La France n’extradera plus les criminels présumés vers le Royaume-Uni depuis le Brexit – The Local France

La décision a été révélée dans une correspondance adressée à la Chambre des lords du Royaume-Uni, qui a déclaré que la Croatie, la Finlande, la France, l’Allemagne, la Grèce, la Lettonie, la Pologne, la Slovaquie, la Slovénie et la Suède «invoqueraient les règles constitutionnelles comme raison de ne pas extrader les leurs. ressortissants du Royaume-Uni ».

Le texte ajoute que l’Autriche et la République tchèque n’extraderont leurs propres ressortissants vers la Grande-Bretagne qu’avec leur consentement.

Cette décision de la France semble s’appliquer uniquement aux ressortissants français, et non aux ressortissants étrangers vivant ou séjournant en France, mais depuis que le Royaume-Uni s’est retiré du système du mandat d’arrêt européen, le mécanisme en place pour envoyer les personnes soupçonnées d’un crime au Royaume-Uni n’est pas certain.

Richard Martin, de l’association britannique des chefs de la police, avait précédemment déclaré à la commission des affaires intérieures que lorsque les pays refusent d’extrader des suspects, la police a deux choix: «Premièrement, nous travaillons avec le Crown Prosecution Service et décidons si cela est dans l’intérêt public. d’essayer de poursuivre ces personnes dans leur pays d’origine.

«La seconde est que nous les diffusons de toute façon sur Interpol parce que dès qu’ils entrent dans un autre pays, ils sont équitables, nous pouvons donc les arrêter dans ce pays et les ramener.»

Introduit en 2004, le mandat d’arrêt européen oblige tout État membre de l’UE à envoyer un suspect dans le pays qui a émis le mandat d’arrêt ou à faire exécuter une peine d’emprisonnement.
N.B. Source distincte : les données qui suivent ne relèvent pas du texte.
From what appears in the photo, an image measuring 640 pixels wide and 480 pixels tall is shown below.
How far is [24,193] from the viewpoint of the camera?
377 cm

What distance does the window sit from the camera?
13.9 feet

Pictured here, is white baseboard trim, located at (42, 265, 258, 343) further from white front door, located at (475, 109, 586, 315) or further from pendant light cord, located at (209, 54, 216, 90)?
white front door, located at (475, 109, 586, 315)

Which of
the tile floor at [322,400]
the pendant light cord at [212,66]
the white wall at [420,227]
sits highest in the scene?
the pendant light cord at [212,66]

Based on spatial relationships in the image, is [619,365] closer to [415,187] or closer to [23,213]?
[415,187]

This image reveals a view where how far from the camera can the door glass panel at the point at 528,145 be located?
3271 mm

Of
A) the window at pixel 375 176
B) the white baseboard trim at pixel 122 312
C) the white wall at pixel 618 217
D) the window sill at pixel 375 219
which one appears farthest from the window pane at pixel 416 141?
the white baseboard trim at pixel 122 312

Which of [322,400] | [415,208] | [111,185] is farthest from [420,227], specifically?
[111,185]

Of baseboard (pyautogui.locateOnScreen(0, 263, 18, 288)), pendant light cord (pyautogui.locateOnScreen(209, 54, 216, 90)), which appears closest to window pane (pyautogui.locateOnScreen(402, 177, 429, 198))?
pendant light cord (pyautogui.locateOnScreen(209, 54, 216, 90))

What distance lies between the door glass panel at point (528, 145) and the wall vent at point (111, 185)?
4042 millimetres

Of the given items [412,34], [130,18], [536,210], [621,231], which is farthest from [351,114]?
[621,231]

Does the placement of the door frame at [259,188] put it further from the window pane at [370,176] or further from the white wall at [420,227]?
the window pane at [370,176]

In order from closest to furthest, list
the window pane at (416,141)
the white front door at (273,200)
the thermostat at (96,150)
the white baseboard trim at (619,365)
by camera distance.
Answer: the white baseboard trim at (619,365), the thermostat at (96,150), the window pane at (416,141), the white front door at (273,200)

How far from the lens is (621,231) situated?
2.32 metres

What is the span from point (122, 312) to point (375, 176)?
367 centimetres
Le mandat ne peut être utilisé que dans les cas où la peine minimale est de plus d’un an de prison.

Le Royaume-Uni s’était déjà retiré d’un système européen de partage de données pour les infractions au code de la route, ce qui signifie que les Britanniques pris par des radars en France ne se verront plus envoyer d’amendes à leur domicile – et il en va de même pour les voitures immatriculées dans l’UE dans le pays. ROYAUME-UNI.

Le ministère français de l’Intérieur a annoncé son intention de négocier un nouvel accord bilatéral avec le Royaume-Uni sur le sujet des conducteurs, un porte-parole ayant déclaré précédemment à The Local: «Le but de la directive est de mettre fin à l’impunité des automobilistes qui commettent des délits en un État membre autre que celui de leur résidence, afin d’améliorer la sécurité routière dans toute l’UE et de garantir l’égalité de traitement entre les conducteurs, qu’ils soient résidents ou non de l’État membre où l’infraction a été commise.

«Grâce à ce système d’échange, les États membres peuvent identifier les propriétaires de véhicules avec lesquels l’infraction a été commise sur leur territoire et leur envoyer des notifications d’infractions.»